Dischiave and his wife, Susan, also an iSchool professor who teaches advanced database and database security courses, were integral in acquiring the IBM mainframe for the University. They participate in IBM’s System z Academic Initiative and received the program’s 2006 Faculty Award. Through the program, they were allowed to tap into an IBM mainframe in the company’s Innovation Center in Dallas to teach their students about large-scale computing environments.

The z10 System will enable the Dischiaves to build and “hand out” virtual machines to students so that the students can become familiar with building and processing large-scale data sets. “Basically, each student can have their own mainframe to work on, and we can mirror the large-scale systems that many big employers have,” Dischiave said. “Now, our students will have worked within these environments before they graduate and will be better prepared for the workplace. They will have access to a whole new classification of tools in their toolkit to solve modern computing and information management problems for organizations.”

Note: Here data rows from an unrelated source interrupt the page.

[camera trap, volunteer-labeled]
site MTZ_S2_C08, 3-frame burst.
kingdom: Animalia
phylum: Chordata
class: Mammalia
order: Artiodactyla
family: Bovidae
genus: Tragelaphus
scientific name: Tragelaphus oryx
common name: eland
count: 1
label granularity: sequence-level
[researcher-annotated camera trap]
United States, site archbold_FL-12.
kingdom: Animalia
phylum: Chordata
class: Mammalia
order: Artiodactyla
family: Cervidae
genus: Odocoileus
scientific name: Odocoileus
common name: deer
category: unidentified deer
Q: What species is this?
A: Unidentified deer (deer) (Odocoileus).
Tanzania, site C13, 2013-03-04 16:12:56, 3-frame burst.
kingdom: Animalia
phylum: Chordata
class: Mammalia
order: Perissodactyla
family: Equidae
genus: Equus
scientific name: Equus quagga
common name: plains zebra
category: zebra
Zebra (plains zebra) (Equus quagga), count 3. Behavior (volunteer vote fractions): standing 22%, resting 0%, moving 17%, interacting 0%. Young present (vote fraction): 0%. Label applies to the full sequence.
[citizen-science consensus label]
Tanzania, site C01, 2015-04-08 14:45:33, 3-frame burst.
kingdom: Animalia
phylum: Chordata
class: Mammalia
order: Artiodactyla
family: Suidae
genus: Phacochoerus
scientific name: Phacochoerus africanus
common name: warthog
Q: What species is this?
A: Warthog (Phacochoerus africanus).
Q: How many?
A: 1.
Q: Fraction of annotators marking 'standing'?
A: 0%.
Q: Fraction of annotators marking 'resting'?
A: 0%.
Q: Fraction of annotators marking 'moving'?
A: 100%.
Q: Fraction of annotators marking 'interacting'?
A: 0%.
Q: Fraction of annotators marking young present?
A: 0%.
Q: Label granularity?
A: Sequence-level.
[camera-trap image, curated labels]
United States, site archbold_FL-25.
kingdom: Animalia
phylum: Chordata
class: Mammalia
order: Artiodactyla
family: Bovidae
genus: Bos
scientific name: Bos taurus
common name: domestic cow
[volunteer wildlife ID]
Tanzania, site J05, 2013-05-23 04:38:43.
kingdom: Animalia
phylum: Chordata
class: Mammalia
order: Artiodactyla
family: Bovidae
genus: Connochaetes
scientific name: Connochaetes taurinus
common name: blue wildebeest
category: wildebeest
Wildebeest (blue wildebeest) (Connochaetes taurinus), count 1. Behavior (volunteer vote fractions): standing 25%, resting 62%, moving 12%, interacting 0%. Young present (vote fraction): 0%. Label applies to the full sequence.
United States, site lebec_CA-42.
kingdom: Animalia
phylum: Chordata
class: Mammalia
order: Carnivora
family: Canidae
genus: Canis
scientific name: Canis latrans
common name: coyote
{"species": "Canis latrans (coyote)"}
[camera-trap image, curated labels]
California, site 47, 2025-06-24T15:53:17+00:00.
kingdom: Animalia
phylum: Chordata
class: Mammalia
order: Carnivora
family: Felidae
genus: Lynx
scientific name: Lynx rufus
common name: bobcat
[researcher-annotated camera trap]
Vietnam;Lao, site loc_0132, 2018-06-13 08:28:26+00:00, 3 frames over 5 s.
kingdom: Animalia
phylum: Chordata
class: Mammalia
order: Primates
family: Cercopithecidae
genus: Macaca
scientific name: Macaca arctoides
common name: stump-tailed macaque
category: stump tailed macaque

The system will enable the Dischiaves to also teach students how to virtualize many small computers within one large-scale system and thereby reduce energy costs and save on physical space for an organization.

The Dischiaves have already revamped their courses for this fall and included lab exercises that employ the new z10. IBM has also offered a “sanitized” Medicare claims database to serve as a sample data set for students to access in their courses. Until now, the Dischiaves have made up problems and data for their students to use, but David Dischiave said, “There’s no substitute for real problems and real data to teach students about the system.”

The duo will also be responsible for connecting SU researchers to this powerful campus resource. Researchers will be allowed to import their data sets into the system, which will be able to process the data at a rate faster than any resource currently available to them.

“This is a tremendous investment,” Susan Dischiave said. “We feel so fortunate to be able to expose our students to IBM’s latest and smartest computing system.”